Receiving

I had many blogs on the subject of listening. You can go through some of them if you wish. Let’s put it in a social contest.

I have learnt that when someone tells you his problems, it doesn’t mean he wants you to fix them. He might just want to say out loud what is troubling him for  reasons him and  him alone understand. Sometimes, he doesn’t want you to answer. Just the presence of you and a nod here and there does the job.

Same in music.

I think the instrument that characterizes that attitude the best is the viola. They are stuck between two star instruments: the violin and the cello. Very rarely will you have the viola shinning in its own right while the rest of the orchestra is busy supporting its mood. Viola is the instrument of compromises. It needs to understand the bass and the melody. It has to place itself dynamically as part of the group or doubling what the violin is playing. It is the prime example of listening instruments. Its function is define by listening to others.

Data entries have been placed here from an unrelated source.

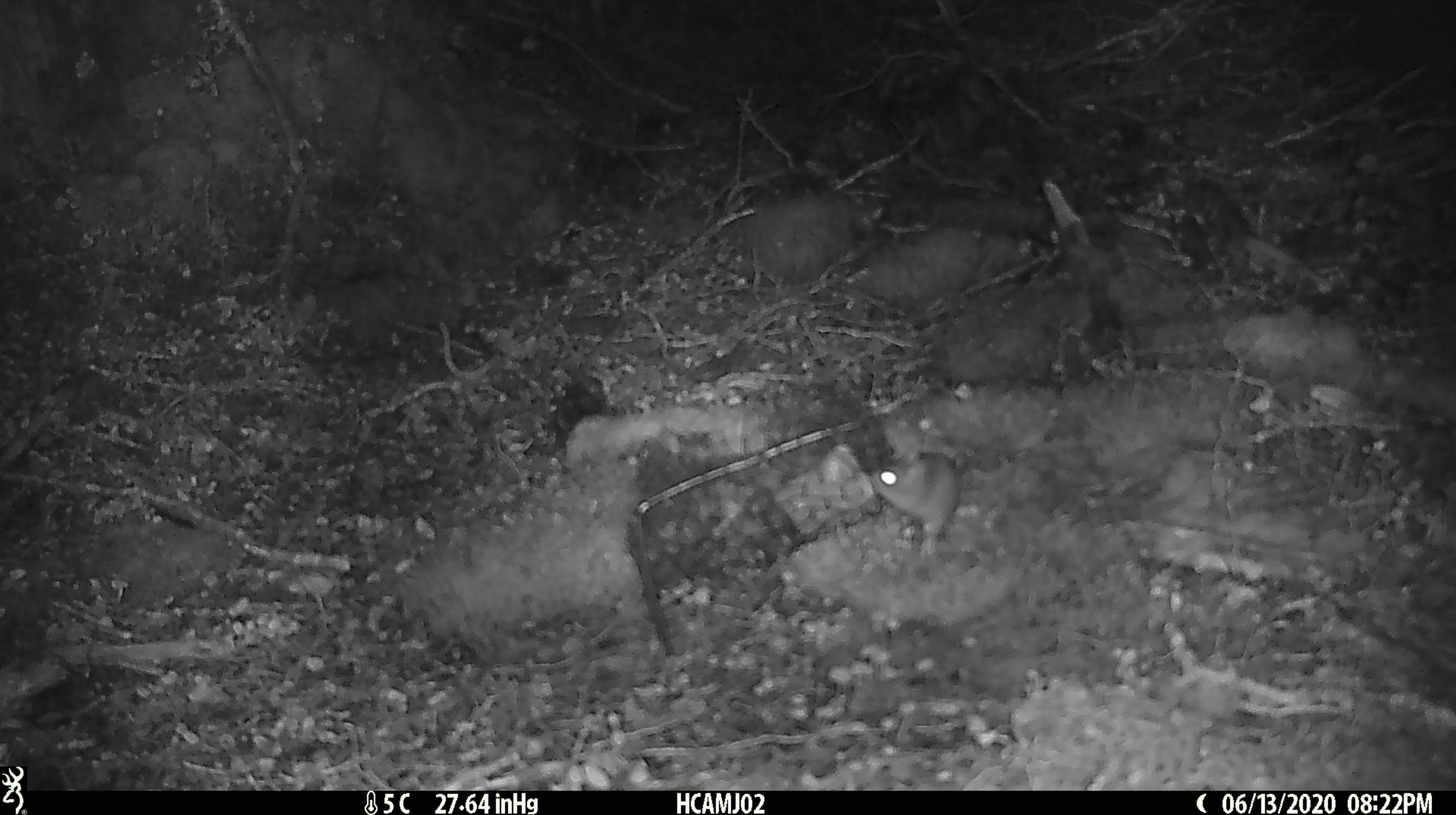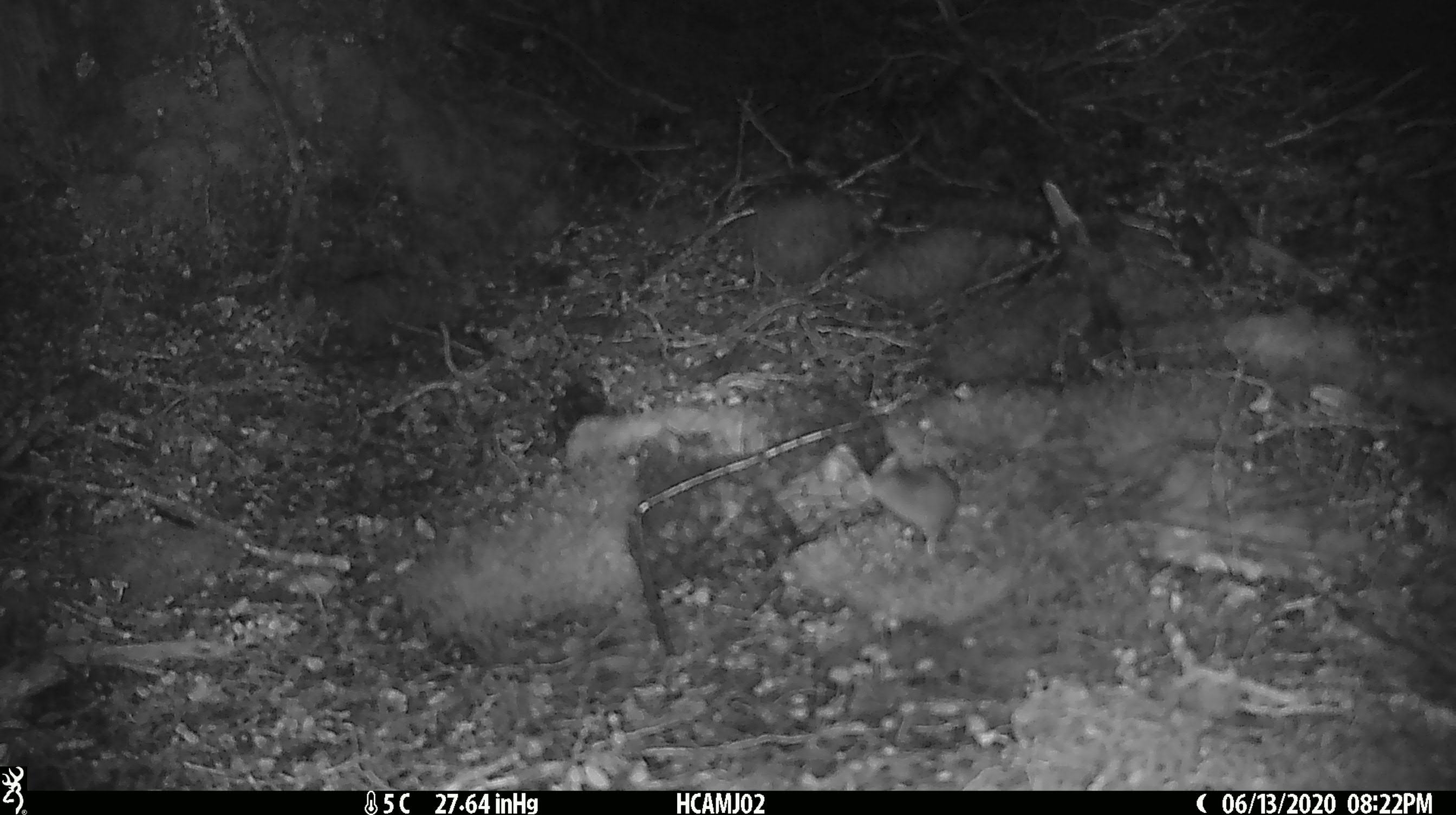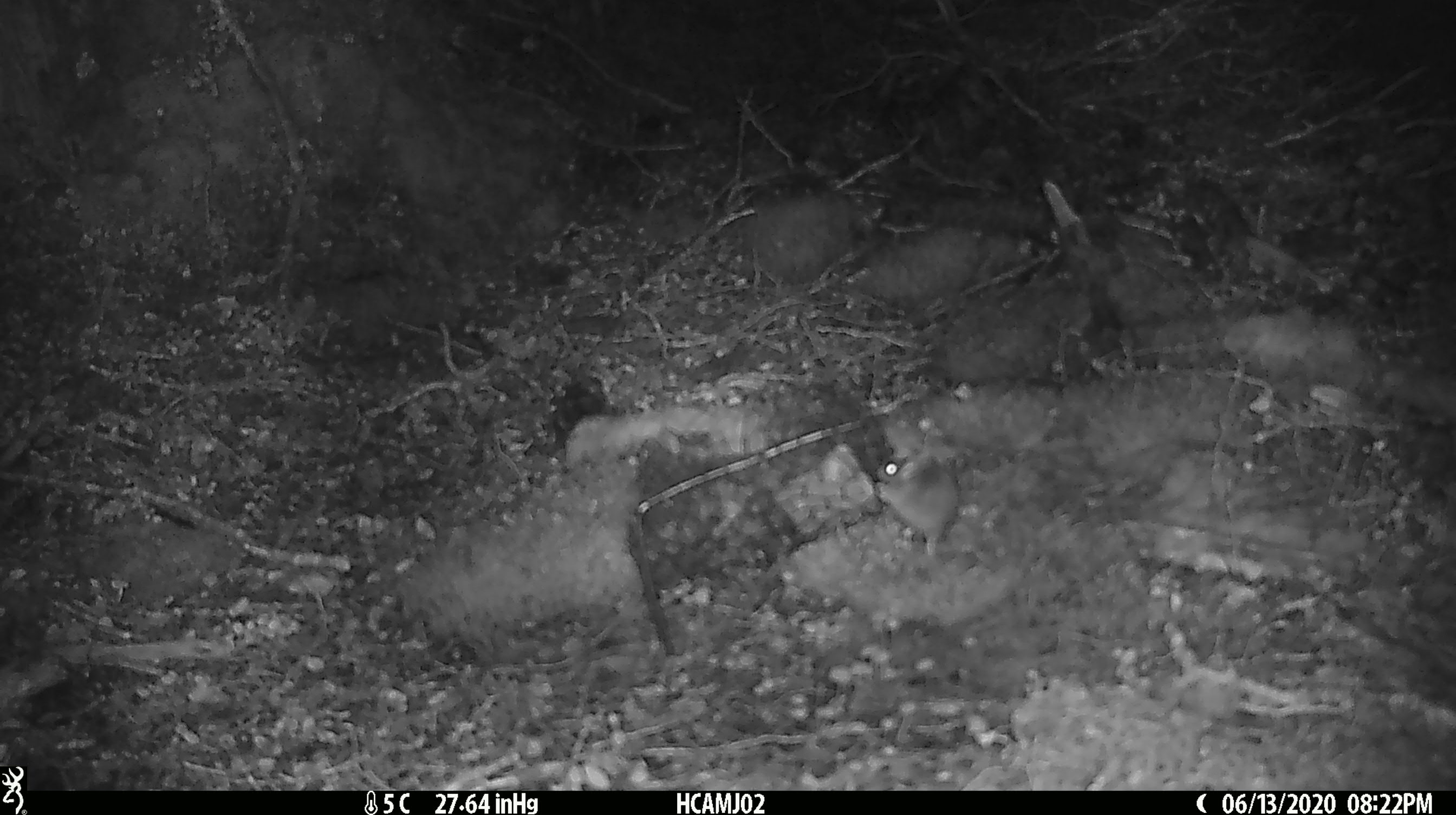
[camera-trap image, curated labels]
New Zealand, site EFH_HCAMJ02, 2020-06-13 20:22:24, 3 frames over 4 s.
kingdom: Animalia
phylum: Chordata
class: Mammalia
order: Rodentia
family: Muridae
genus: Mus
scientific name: Mus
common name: mouse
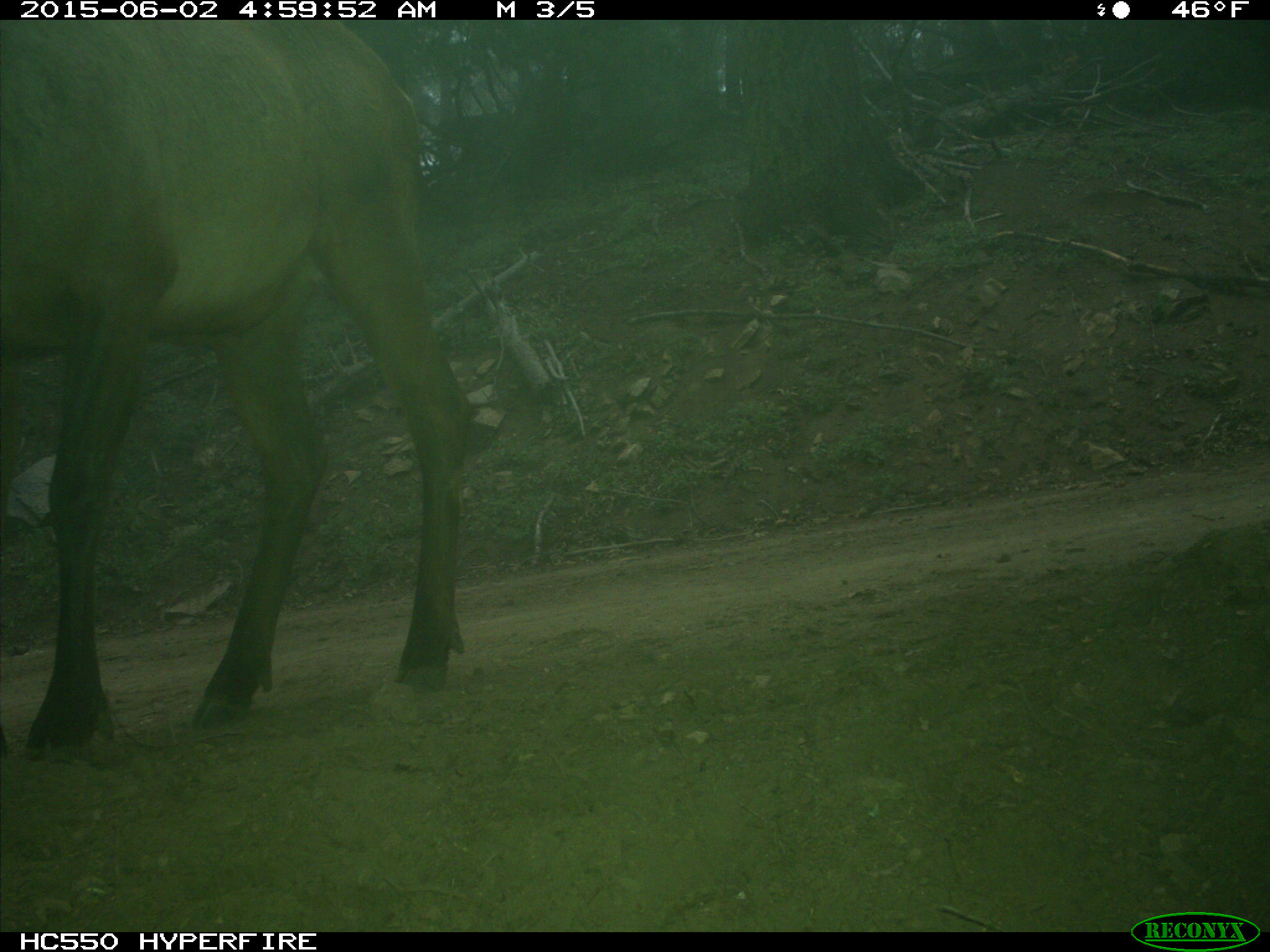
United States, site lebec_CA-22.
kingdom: Animalia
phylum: Chordata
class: Mammalia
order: Artiodactyla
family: Cervidae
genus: Cervus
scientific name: Cervus canadensis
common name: elk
Cervus canadensis (elk).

And many time, the viola will not react as the soloist will rage and swell. The viola will keep doing its own part with no drama, no changes.

That can be applied to drums. There is an art to playing the drums that way.

You receive the sounds from the singer or the guitar player, but you don’t necessarily react to them. You just keep the groove. No need to do a big crash when the guy is on its knees, no need to bring it up when he’s spitting flames. You just keep going. Same beat, same groove, same dynamics. You don’t answer, you offer support by simply being there with a strong groove.

You don’t comment, you don’t suggest. You just receive. Difficult to do. Specially when you have a big tool kit of technique at your disposal. Something even some of the best drummers have a hard time understanding.

That is why you have some of the biggest names in the drum industry who have failed auditions with very famous bands: they didn’t receive.